Uma Reflexão Sobre o Conceito de Individuação Junguiana, Iniciação e Vida Religiosa no Candomblé de São Paulo

Uma Reflexão Sobre o Conceito de Individuação Junguiana, Iniciação e Vida Religiosa no Candomblé de São Paulo

O processo de Individuação ocupa toda a vida, que é conceitualmente dividida, por Jung, em quatro períodos: infância-puberdade, onde o indivíduo é basicamente regido por instintos e inicia o fortalecimento do Ego a partir da construção da Persona; puberdade-meia-idade, onde o indivíduo firma sua autonomia e se engaja socialmente (o Ego separa-se do inconsciente); meia-idade-velhice, onde o indivíduo busca uma adaptação ao mundo interior, voltando-se para o inconsciente; velhice-fim-da-vida, onde o indivíduo prepara-se para a meta final da morte.

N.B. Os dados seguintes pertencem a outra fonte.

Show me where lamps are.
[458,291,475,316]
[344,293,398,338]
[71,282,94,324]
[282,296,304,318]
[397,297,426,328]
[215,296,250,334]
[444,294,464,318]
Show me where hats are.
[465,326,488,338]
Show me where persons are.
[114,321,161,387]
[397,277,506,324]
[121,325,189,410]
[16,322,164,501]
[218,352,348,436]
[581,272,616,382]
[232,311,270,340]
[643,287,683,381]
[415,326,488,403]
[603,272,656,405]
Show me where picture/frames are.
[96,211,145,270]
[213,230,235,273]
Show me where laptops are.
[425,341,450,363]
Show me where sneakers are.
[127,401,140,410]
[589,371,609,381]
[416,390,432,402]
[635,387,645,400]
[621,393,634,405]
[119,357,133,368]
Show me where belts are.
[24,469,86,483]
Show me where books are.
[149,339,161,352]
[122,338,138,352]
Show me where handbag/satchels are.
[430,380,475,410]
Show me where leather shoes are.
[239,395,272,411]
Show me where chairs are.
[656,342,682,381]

A Individuação pode ser traduzida como “tornar-se Si-mesmo”, significando uma realização individual melhor e mais completa das qualidades coletivas do ser humano. A instância diretora do processo de Individuação é o arquétipo central da psique, o arquétipo da totalidade: Self ou Si-mesmo. Este centro da psique total comanda e ordena todo o processo de individuação: o nascimento do Ego, a organização e assimilação das forças arquetípicas e a formação de um eixo simbólico de interação Ego-Si-mesmo, que torna o ser individuado.

Sobre a relação Ego-Si-mesmo, Jung (1988) afirma:

“Visto que o homem só se percebe a si próprio como um Ego, e o Si-mesmo como totalidade é algo indescritível, não se distinguindo de uma imagem de Deus, a autorrealização não é outra coisa em linguagem metafísica e religiosa do que a encarnação divina”. 

Jung postula a realidade psíquica da divindade; a imagem de Deus é a representação psicológica da instância central e organizadora do psiquismo (1986):

“Deus é uma realidade psíquica evidente, e não um dado físico, ou seja, é um dado que só pode ser constatado do ponto de vista psíquico, e não do ponto de vista físico”.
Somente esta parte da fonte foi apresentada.